The problem: Recast every line of the records below as a Markdown table with the columns "Number" and "Text," numbering each line and skipping blank ones. Leave the pictures out of the table.

Excerpts of labeled region data
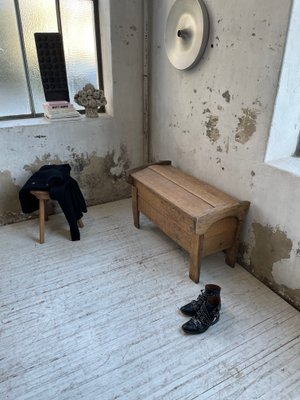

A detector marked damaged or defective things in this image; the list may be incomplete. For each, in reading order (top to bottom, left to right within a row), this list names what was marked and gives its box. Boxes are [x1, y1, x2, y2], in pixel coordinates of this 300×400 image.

peeling plaster wall [0, 1, 144, 225]
chipped paint [204, 115, 220, 143]
peeling plaster wall [149, 0, 300, 308]
chipped paint [234, 108, 258, 144]
chipped paint [0, 170, 21, 225]
chipped paint [250, 223, 292, 282]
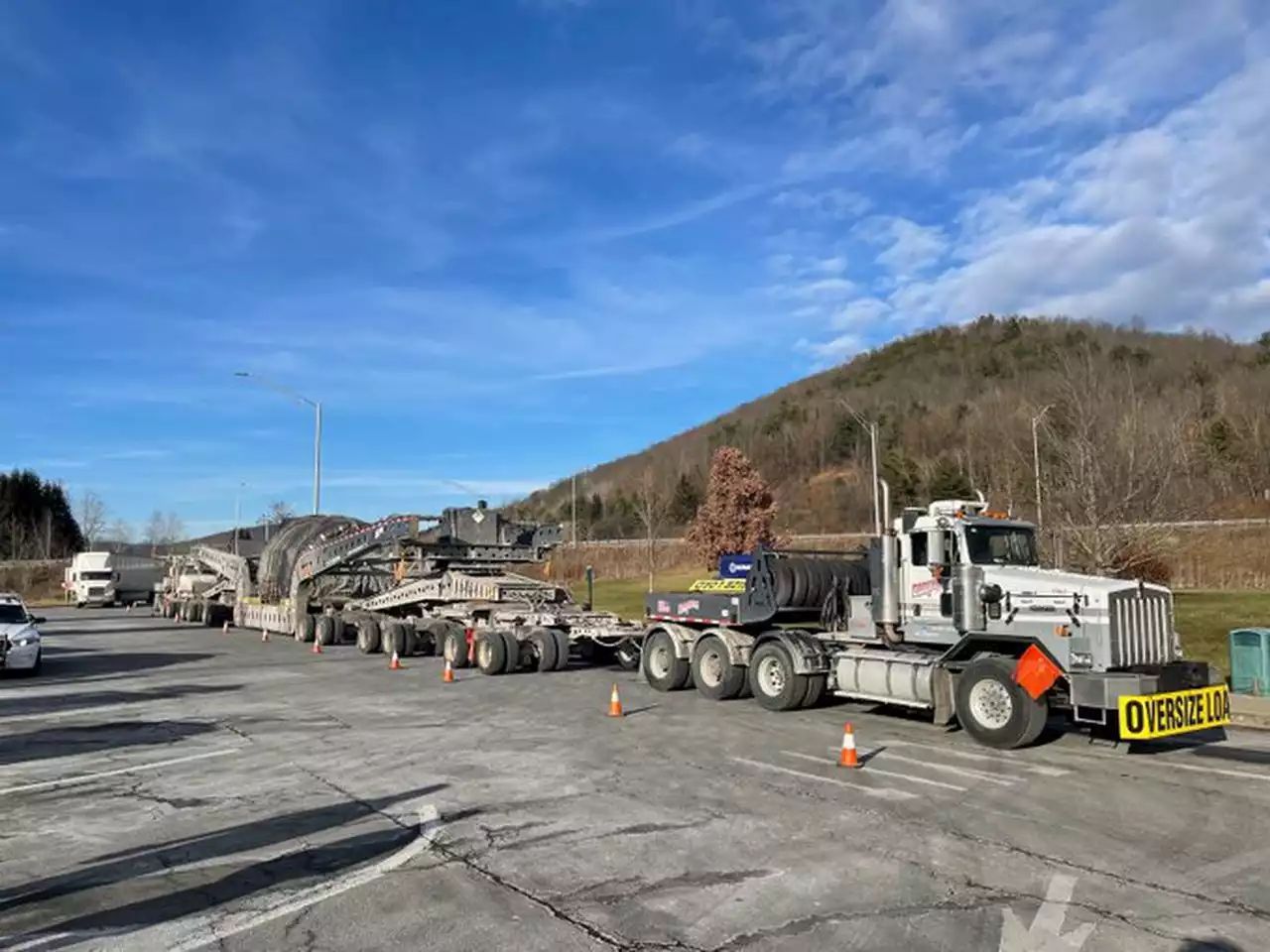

Final answer:
| Number | Text |
|---|---|
| 1 | A detector marked damaged or defective things in this image; the list may be incomplete. For each, in reading order (top to bottom, left to right within a row), this list names what was marked and gives its box. Boxes are [x1, y1, x2, y2], in pixel coordinates of this 300×400 image. |
| 2 | peeling plaster wall [0, 1, 144, 225] |
| 3 | chipped paint [204, 115, 220, 143] |
| 4 | peeling plaster wall [149, 0, 300, 308] |
| 5 | chipped paint [234, 108, 258, 144] |
| 6 | chipped paint [0, 170, 21, 225] |
| 7 | chipped paint [250, 223, 292, 282] |